"Device or resource busy" with Toil and Slurm
To make better use of cluster resources I'm trying to run LINC with Toil, but running into a little snag. I have it running for the most part, submitting jobs to a Slurm queue, running the first calibrate step etc. but somehow it crashes when it does the first applycal of the PA solutions. The error I get is
WARNING: SINGULARITY_BINDPATH and APPTAINER_BINDPATH have different values, using the latter
WARNING: SINGULARITYENV_TMPDIR and APPTAINERENV_TMPDIR have different values, using the latter
WARNING: Skipping environment variable [SINGULARITYENV_TMPDIR=/tmp], TMPDIR is already overridden with different value [/cosma8/data/do011/dc-swei1/tmp.8wJZyv9ssH/tmpdir_LINC_calibrator/]

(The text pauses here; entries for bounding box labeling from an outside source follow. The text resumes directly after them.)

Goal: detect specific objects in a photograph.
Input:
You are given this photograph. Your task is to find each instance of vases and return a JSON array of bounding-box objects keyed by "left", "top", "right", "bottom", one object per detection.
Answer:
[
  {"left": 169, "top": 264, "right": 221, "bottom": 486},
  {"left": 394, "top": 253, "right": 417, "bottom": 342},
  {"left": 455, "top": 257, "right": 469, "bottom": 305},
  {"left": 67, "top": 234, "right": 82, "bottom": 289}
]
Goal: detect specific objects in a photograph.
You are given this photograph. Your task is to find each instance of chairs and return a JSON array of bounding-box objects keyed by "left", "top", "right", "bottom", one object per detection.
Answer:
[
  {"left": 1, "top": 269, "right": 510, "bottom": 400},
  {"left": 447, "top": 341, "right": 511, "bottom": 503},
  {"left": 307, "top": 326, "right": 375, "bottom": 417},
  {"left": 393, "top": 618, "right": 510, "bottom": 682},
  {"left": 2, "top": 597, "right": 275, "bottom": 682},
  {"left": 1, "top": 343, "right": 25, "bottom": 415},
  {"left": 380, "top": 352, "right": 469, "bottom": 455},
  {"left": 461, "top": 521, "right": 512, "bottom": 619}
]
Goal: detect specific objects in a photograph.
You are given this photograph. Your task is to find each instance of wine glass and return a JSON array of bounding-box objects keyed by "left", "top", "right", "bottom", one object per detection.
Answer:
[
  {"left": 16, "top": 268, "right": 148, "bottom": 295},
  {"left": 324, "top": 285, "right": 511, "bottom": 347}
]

terminate called after throwing an instance of 'casacore::AipsError'
what(): RegularFile::move error on /MVptMR/out_L726576_SB002_uv.MS/table.dat_tmp to /MVptMR/out_L726576_SB002_uv.MS/table.dat: Device or resource busy
with the accompanying DP3 output of
WARNING - software has been build with -march=znver2 but current machine reports -march=sapphirerapids.
If you encounter strange behaviour or Illegal instruction warnings, consider building a container with the appropriate architecture set.
WARNING - software has been build with -mtune=znver2 but current machine -mtune=sapphirerapids.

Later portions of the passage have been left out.